Entries from a dataset
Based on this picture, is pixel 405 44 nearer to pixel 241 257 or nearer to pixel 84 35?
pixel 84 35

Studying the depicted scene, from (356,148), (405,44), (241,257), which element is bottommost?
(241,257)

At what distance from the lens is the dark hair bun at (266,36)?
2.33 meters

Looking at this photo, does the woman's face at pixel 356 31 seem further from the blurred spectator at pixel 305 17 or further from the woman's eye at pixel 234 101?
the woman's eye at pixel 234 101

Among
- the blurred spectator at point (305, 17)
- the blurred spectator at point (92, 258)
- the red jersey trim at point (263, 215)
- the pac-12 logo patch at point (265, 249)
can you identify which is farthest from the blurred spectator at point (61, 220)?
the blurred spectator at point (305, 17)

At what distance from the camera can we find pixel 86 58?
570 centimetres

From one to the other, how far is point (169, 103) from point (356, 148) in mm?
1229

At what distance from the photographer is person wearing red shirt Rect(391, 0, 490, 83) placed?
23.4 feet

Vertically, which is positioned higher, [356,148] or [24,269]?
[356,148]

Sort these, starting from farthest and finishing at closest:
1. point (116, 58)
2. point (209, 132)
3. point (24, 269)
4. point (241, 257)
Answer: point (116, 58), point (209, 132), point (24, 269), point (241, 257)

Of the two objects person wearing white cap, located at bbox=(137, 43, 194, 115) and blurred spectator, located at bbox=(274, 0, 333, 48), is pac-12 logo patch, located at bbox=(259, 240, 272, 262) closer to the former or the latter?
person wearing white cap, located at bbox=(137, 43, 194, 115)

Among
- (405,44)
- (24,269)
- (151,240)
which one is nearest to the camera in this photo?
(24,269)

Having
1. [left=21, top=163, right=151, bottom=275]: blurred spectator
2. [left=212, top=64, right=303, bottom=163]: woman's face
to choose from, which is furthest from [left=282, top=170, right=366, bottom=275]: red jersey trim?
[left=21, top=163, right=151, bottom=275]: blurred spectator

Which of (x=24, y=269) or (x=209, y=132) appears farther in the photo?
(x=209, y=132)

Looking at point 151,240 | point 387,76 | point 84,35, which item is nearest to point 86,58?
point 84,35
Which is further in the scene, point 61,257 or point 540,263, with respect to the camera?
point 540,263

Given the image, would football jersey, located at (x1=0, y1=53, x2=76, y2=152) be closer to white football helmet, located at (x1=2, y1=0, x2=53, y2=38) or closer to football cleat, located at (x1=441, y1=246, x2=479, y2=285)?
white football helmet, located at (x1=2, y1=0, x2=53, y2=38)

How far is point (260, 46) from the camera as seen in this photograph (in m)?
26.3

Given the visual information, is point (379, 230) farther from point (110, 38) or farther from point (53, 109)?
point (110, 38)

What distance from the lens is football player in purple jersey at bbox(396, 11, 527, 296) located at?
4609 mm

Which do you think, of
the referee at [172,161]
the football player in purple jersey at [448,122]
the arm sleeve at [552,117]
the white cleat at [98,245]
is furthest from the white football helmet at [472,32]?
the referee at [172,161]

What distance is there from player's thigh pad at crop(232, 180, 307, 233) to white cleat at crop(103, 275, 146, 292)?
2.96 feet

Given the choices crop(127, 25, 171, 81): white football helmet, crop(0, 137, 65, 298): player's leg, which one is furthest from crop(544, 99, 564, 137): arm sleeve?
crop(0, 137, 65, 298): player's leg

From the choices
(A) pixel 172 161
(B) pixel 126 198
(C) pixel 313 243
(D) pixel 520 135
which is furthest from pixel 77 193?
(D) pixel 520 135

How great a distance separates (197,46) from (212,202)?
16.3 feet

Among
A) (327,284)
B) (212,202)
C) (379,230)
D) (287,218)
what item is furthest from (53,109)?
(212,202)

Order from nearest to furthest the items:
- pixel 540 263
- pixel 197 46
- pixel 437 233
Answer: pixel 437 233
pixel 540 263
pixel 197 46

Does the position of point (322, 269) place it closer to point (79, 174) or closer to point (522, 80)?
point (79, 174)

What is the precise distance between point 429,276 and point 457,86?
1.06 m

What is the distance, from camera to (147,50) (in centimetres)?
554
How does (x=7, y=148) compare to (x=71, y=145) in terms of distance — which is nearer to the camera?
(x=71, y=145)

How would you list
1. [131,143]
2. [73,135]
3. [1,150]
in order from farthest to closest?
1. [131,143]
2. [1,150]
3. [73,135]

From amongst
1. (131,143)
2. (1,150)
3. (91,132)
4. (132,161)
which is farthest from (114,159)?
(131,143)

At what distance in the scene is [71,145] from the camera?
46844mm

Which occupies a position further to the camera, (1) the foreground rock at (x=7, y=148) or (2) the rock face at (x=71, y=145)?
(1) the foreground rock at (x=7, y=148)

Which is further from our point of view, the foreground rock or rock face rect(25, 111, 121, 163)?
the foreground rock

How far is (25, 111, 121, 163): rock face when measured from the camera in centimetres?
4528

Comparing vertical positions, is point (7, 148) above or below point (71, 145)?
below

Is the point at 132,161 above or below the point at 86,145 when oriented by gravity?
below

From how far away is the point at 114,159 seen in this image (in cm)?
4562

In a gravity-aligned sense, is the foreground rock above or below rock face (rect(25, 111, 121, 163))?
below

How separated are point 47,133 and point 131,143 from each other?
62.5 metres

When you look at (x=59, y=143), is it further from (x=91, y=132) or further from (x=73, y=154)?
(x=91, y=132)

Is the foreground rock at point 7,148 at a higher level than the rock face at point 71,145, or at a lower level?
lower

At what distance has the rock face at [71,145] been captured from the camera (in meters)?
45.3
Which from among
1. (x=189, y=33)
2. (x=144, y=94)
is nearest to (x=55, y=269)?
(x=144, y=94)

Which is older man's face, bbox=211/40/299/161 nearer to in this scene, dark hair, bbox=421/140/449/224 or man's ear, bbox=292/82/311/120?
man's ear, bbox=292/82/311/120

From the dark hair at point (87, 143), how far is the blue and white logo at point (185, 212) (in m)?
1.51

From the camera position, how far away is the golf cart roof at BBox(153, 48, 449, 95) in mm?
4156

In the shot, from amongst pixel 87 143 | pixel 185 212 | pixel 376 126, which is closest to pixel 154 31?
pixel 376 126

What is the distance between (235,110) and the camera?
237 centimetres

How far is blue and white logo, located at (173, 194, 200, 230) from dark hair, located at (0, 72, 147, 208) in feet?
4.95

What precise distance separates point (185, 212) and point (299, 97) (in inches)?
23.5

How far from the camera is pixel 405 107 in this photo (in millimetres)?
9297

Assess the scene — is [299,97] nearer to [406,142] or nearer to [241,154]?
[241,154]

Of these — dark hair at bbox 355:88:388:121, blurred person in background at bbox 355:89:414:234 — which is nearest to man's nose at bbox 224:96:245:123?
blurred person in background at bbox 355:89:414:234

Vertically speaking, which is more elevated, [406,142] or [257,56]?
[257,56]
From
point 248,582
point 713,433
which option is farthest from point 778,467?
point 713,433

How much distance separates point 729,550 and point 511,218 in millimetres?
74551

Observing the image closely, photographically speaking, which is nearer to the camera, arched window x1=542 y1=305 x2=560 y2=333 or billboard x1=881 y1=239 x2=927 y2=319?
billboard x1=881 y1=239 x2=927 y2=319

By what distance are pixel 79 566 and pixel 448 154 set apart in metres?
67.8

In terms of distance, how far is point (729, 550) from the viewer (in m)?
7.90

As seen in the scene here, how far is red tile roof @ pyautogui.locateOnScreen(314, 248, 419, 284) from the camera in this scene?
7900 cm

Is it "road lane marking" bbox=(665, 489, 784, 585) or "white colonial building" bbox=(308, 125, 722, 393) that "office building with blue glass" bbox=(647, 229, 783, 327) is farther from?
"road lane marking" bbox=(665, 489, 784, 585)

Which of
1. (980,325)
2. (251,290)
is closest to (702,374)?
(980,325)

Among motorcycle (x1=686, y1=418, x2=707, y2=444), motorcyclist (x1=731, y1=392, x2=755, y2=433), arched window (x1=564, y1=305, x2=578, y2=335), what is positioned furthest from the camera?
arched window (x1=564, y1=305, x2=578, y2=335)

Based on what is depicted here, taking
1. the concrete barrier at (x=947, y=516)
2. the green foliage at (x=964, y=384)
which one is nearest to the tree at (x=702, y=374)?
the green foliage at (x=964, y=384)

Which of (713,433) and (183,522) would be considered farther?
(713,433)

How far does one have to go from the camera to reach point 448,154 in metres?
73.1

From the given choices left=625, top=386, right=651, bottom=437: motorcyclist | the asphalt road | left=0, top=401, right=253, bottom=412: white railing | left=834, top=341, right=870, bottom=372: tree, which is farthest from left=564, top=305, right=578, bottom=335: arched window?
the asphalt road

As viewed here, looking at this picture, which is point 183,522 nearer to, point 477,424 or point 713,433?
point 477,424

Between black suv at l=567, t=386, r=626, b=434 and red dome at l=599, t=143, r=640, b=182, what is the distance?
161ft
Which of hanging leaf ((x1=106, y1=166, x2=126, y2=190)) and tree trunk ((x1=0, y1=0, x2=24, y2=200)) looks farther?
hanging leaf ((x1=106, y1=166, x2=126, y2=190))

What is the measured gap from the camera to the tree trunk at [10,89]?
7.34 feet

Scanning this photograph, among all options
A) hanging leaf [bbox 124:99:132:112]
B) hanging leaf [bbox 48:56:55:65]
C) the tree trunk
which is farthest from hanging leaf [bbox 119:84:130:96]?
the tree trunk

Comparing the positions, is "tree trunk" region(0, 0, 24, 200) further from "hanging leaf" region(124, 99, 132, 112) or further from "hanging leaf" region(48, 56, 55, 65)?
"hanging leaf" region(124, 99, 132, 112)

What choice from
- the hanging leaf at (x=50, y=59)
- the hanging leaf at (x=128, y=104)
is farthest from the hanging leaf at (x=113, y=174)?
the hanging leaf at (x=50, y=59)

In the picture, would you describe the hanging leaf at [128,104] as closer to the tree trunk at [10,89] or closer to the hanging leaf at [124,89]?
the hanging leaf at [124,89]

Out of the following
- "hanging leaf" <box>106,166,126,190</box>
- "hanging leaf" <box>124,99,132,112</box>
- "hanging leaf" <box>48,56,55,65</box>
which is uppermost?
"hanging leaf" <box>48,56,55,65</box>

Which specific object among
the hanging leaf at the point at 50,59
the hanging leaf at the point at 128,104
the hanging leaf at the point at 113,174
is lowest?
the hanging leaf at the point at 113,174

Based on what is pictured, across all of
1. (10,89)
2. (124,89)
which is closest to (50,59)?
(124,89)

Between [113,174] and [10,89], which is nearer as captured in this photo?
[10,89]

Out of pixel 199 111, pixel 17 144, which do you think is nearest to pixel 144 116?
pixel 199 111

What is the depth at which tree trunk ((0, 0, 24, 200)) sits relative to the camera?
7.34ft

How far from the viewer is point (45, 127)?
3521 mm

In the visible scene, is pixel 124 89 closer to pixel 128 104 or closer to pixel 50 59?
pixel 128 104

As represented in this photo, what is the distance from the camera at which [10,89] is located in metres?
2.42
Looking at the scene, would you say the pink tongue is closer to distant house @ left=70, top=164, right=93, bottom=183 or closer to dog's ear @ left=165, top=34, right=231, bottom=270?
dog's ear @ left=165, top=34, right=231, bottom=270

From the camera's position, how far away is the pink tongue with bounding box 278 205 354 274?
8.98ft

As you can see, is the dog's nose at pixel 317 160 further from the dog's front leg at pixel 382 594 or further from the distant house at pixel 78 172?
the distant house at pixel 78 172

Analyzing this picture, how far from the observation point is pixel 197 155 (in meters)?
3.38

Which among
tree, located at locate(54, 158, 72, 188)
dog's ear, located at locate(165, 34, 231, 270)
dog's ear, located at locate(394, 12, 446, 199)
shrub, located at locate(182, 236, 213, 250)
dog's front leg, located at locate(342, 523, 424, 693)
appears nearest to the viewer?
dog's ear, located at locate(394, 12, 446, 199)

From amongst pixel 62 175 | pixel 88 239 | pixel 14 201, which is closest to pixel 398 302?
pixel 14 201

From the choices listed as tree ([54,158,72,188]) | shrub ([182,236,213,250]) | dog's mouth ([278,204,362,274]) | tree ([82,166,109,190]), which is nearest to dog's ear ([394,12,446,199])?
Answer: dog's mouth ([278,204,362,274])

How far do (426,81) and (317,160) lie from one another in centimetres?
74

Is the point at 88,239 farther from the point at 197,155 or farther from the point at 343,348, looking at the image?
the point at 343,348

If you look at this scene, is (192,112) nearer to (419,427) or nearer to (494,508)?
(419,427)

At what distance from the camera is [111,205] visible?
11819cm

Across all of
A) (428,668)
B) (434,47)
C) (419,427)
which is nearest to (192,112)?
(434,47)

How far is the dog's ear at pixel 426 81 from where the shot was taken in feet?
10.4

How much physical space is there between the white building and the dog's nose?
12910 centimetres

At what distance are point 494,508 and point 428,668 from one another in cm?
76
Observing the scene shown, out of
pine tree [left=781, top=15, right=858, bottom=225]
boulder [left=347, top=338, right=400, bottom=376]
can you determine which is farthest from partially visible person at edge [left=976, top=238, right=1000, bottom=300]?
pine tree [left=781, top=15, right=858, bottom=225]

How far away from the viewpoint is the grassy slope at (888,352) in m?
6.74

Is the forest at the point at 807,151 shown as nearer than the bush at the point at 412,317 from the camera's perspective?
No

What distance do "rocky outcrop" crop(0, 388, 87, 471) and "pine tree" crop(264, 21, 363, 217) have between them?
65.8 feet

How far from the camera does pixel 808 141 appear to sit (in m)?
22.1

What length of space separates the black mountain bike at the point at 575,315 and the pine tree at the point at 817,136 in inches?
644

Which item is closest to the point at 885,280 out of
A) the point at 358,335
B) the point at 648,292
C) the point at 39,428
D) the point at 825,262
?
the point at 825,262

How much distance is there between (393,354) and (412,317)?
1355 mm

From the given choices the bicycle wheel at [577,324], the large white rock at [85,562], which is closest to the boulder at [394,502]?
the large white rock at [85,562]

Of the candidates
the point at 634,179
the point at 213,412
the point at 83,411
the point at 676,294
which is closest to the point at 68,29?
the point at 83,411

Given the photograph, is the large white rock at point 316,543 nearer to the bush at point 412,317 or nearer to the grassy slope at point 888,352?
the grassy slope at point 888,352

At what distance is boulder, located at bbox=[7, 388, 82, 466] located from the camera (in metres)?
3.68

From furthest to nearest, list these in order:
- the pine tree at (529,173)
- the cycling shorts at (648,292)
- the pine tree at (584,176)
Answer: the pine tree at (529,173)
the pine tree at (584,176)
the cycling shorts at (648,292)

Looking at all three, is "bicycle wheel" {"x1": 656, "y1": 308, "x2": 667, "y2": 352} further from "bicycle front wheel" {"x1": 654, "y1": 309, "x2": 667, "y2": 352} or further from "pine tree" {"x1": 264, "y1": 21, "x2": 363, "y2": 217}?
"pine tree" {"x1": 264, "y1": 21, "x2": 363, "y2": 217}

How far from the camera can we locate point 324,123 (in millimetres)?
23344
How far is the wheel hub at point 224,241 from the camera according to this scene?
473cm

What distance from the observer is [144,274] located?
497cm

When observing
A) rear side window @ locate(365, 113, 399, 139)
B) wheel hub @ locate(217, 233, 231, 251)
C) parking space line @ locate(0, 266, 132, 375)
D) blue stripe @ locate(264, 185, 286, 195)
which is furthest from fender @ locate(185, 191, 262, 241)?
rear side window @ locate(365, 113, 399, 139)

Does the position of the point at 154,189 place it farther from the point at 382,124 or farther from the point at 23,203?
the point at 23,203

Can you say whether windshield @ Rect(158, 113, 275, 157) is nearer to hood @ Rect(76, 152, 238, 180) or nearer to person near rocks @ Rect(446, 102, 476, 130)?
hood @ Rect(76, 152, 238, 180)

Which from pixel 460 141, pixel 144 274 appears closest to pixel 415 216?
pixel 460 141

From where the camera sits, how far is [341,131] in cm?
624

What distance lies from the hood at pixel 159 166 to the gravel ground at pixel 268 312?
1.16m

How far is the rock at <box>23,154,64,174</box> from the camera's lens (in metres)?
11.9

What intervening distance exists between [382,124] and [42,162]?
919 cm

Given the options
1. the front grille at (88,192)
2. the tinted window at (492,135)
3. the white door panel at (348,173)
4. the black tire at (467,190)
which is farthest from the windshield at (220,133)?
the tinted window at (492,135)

▶ [What to work on] Reproduce exactly the line containing "Looking at all" and every line after it through the end of the records above, and nothing else.

▶ [Correct output]
Looking at all three, is "bicycle wheel" {"x1": 656, "y1": 308, "x2": 667, "y2": 352} further from "bicycle front wheel" {"x1": 654, "y1": 309, "x2": 667, "y2": 352} or further from "pine tree" {"x1": 264, "y1": 21, "x2": 363, "y2": 217}?
"pine tree" {"x1": 264, "y1": 21, "x2": 363, "y2": 217}

How far from the camera can we locate point 324,123 (in millimetres)?
23344
How far is the wheel hub at point 224,241 from the camera according to this scene?
473cm

What distance from the observer is [144,274] located?
497cm

When observing
A) rear side window @ locate(365, 113, 399, 139)
B) wheel hub @ locate(217, 233, 231, 251)
C) parking space line @ locate(0, 266, 132, 375)
D) blue stripe @ locate(264, 185, 286, 195)
which is furthest from fender @ locate(185, 191, 262, 241)?
rear side window @ locate(365, 113, 399, 139)

Does the position of the point at 154,189 place it farther from the point at 382,124 or farther from the point at 23,203?
the point at 23,203

Can you say whether windshield @ Rect(158, 113, 275, 157) is nearer to hood @ Rect(76, 152, 238, 180) or nearer to person near rocks @ Rect(446, 102, 476, 130)?
hood @ Rect(76, 152, 238, 180)

Which from pixel 460 141, pixel 144 274 appears closest to pixel 415 216?
pixel 460 141

From where the camera sits, how far is [341,131] in cm?
624

What distance lies from the hood at pixel 159 166 to the gravel ground at pixel 268 312?
1.16m

How far is the rock at <box>23,154,64,174</box> from the camera's lens (in metres)?
11.9

What intervening distance exists between [382,124] and [42,162]?
919 cm

Given the options
1. the front grille at (88,192)
2. the tinted window at (492,135)
3. the white door panel at (348,173)
4. the black tire at (467,190)
which is farthest from the windshield at (220,133)?
the tinted window at (492,135)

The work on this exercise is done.